* **TRAVAIL DEMANDÉ**
Quels sont tous les titres que contient le fil de discussion sur la création d'un logiciel ? Donnez-les sans les dièses.

* **EXTRAIT DU TEXTE**
• • •
# Création d'un logiciel



## Spiderman_ge (30 Décembre 2010)

Bonjour à tous,

voilà ayant un peu de temps à perdre  l'idée de me créer une app Mac m'est venue... La première question et premier problème que je me suis posé c'est : " mais qu'est-ce que je dois utiliser pour ça ? "

Donc je me tourne vers vous, qui je l'espère, pourrez m'aider


----------



## CathyGYM (30 Décembre 2010)

> voilà ayant un peu de temps à perdre  l'idée de me créer une app Mac m'est venue...



La première question à se poser est de savoir ce que tu veux faire avec ton application... Les outils à utiliser peuvent en dépendre...
• • •
* **LIGNES DU CORPUS**
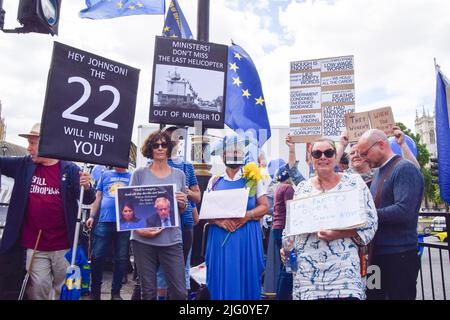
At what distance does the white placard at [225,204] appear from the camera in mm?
3924

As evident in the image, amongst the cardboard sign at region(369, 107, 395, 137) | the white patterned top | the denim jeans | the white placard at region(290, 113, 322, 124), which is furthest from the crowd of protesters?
the white placard at region(290, 113, 322, 124)

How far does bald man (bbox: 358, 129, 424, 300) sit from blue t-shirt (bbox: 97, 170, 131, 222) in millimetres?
3212

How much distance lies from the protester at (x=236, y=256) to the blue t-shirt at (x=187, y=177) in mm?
380

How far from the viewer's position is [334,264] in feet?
9.19

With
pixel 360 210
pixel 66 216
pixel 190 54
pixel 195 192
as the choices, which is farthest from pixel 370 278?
pixel 190 54

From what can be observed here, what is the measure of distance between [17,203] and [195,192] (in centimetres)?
171

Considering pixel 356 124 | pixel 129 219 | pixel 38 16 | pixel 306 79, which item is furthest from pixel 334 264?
pixel 38 16

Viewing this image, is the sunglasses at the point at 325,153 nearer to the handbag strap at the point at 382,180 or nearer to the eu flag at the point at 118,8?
the handbag strap at the point at 382,180

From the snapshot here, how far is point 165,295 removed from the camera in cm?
404

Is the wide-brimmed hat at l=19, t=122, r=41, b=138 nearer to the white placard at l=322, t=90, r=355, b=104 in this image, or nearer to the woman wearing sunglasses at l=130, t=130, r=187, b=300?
the woman wearing sunglasses at l=130, t=130, r=187, b=300

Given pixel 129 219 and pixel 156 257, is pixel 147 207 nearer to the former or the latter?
pixel 129 219

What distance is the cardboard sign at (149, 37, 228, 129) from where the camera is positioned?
188 inches

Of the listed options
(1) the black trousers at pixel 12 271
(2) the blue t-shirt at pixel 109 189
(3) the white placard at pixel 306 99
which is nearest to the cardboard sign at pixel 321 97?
(3) the white placard at pixel 306 99

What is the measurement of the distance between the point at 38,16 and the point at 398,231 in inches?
171
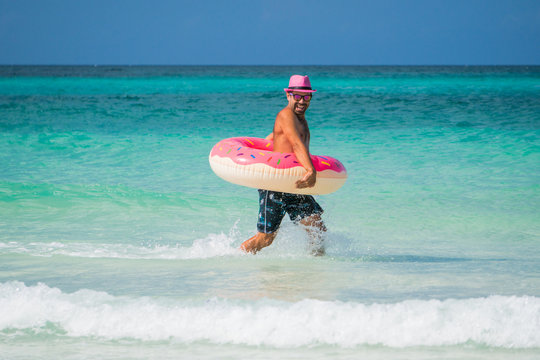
• • •
* **RÉPONSE ATTENDUE**
Création d'un logiciel
Spiderman_ge (30 Décembre 2010)
CathyGYM (30 Décembre 2010)